» Petunjuk Tugas
• a. Buat ringkasan teks tentang Arya Penangsang dan Hadiwijaya dalam dua kalimat.
• b. Sunting bagian teks tentang Arya Penangsang dan Hadiwijaya antara "Kemudian Hadiwijaya ganti" dan "dituju/semacam santet ).", termasuk keduanya, dengan mengganti "puasa" menjadi "tirakat".

» Teks Dokumen
_ _ _ _ _ _ _
Arya Penangsang kemudian mengirim empat orang utusan untuk membunuh Hadiwijaya , menantu Raden Trenggana yang menjadi Adipati Pajang, namun ke empat utusan itu dapat dikalahkan Hadiwijaya dan dipulangkan secara hormat bahkan di beri hadiah pakaian Prajurit oleh Hadiwijaya. Kepulangan keempat utusan yang membawa hadiah tersebut tentu saja membuat Arya Penangsang tersinggung dan sangat marah. Ia pun memutuskan untuk menghabisi nyawa Hadiwijaya dengan tangannya sendiri.
Kemudian Hadiwijaya ganti yang mendatangi Arya Penangsang untuk mengembalikan keris Kyai Setan Kober. Keduanya lalu terlibat pertengkaran dan didamaikan Sunan Kudus. Pada kesempatan itu sunan kudus yang lebih mendukung Arya Penangsang memberikan tuah rajah yang sedianya disiapkan untuk tempat duduk Hadiwijaya agar celaka/sakit, akan tetapi atas nasihat dari salah satu punggawanya adipati Pajang Hadiwijaya tidak menempatinya yang lalu diduduki oleh Arya Penangsang, padahal sebelumnya telah di wanti-wanti oleh sunan kudus agar tidak menempati tempat yang telah di beri Tuah Rajah Kalacakra itu. Setelah Hadiwijaya pulang Sunan Kudus menyuruh Arya Penangsang melakukan puasa 40 hari untuk menghilangkan Tuah Rajah Kalacakra tersebut. (Tuah Rajah Kalacakra, adalah semacam tulisan mantra yang dapat mencelakai/sakit orang yang dituju/semacam santet ).
_ _ _ _ _ _ _
» Data Tercatat
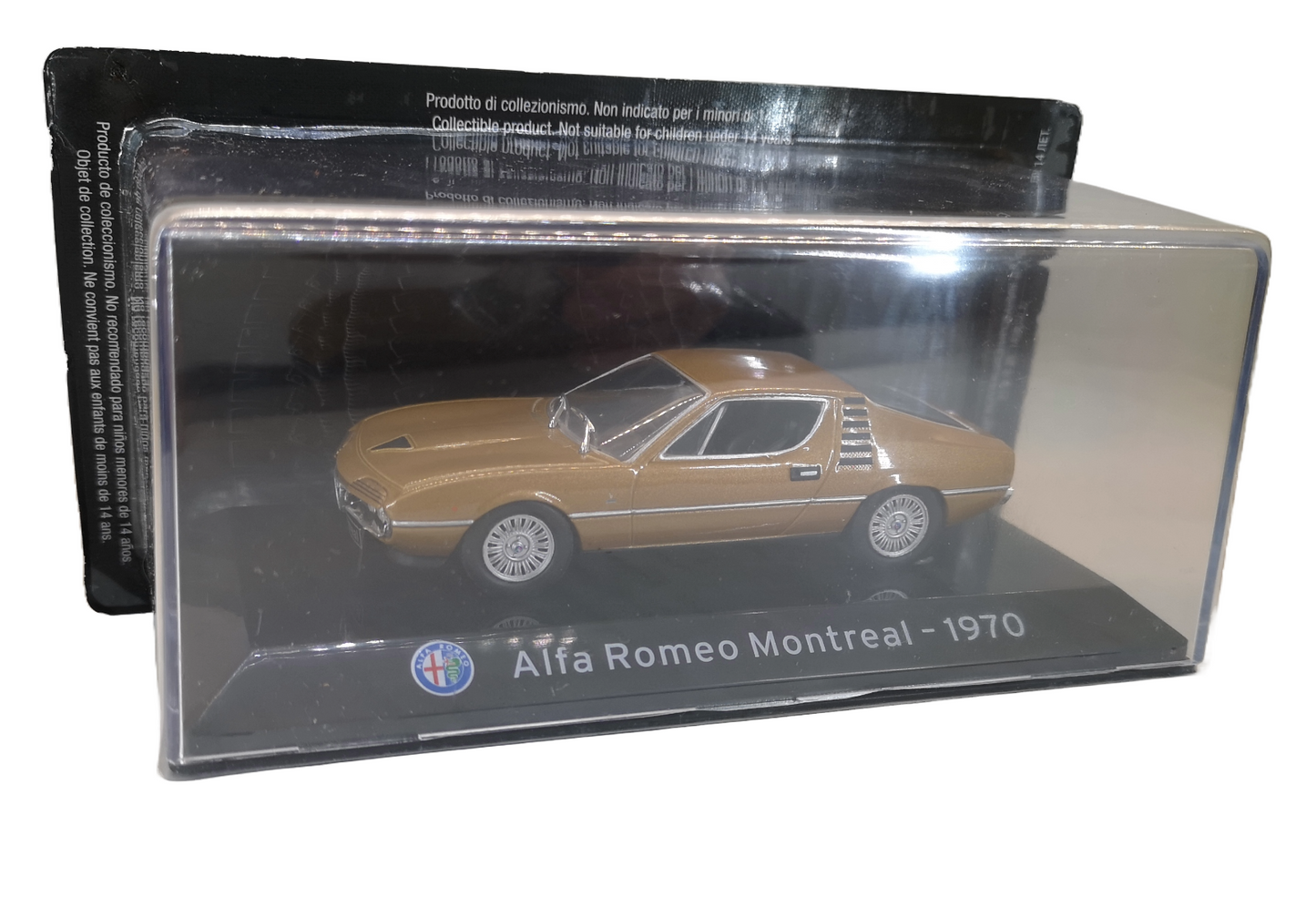 modellino alfa romeo Montreal 1970 modellini auto vintage die cast scala 1/43 E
_ _ _ _ _ _ _
» Jawaban Tiap Tugas
• a. Arya Penangsang mengirim empat utusan untuk membunuh Hadiwijaya, Adipati Pajang, tetapi mereka dikalahkan lalu dipulangkan dengan hormat dan diberi hadiah pakaian prajurit, sehingga Arya Penangsang sangat marah dan memutuskan membunuh Hadiwijaya dengan tangannya sendiri. Ketika keduanya bertengkar dan didamaikan Sunan Kudus, Arya Penangsang justru menduduki tempat bertuah Rajah Kalacakra yang disiapkan untuk mencelakai Hadiwijaya, sehingga Sunan Kudus menyuruhnya berpuasa 40 hari untuk menghilangkan tuah itu.

• b.
Kemudian Hadiwijaya ganti yang mendatangi Arya Penangsang untuk mengembalikan keris Kyai Setan Kober. Keduanya lalu terlibat pertengkaran dan didamaikan Sunan Kudus. Pada kesempatan itu sunan kudus yang lebih mendukung Arya Penangsang memberikan tuah rajah yang sedianya disiapkan untuk tempat duduk Hadiwijaya agar celaka/sakit, akan tetapi atas nasihat dari salah satu punggawanya adipati Pajang Hadiwijaya tidak menempatinya yang lalu diduduki oleh Arya Penangsang, padahal sebelumnya telah di wanti-wanti oleh sunan kudus agar tidak menempati tempat yang telah di beri Tuah Rajah Kalacakra itu. Setelah Hadiwijaya pulang Sunan Kudus menyuruh Arya Penangsang melakukan tirakat 40 hari untuk menghilangkan Tuah Rajah Kalacakra tersebut. (Tuah Rajah Kalacakra, adalah semacam tulisan mantra yang dapat mencelakai/sakit orang yang dituju/semacam santet ).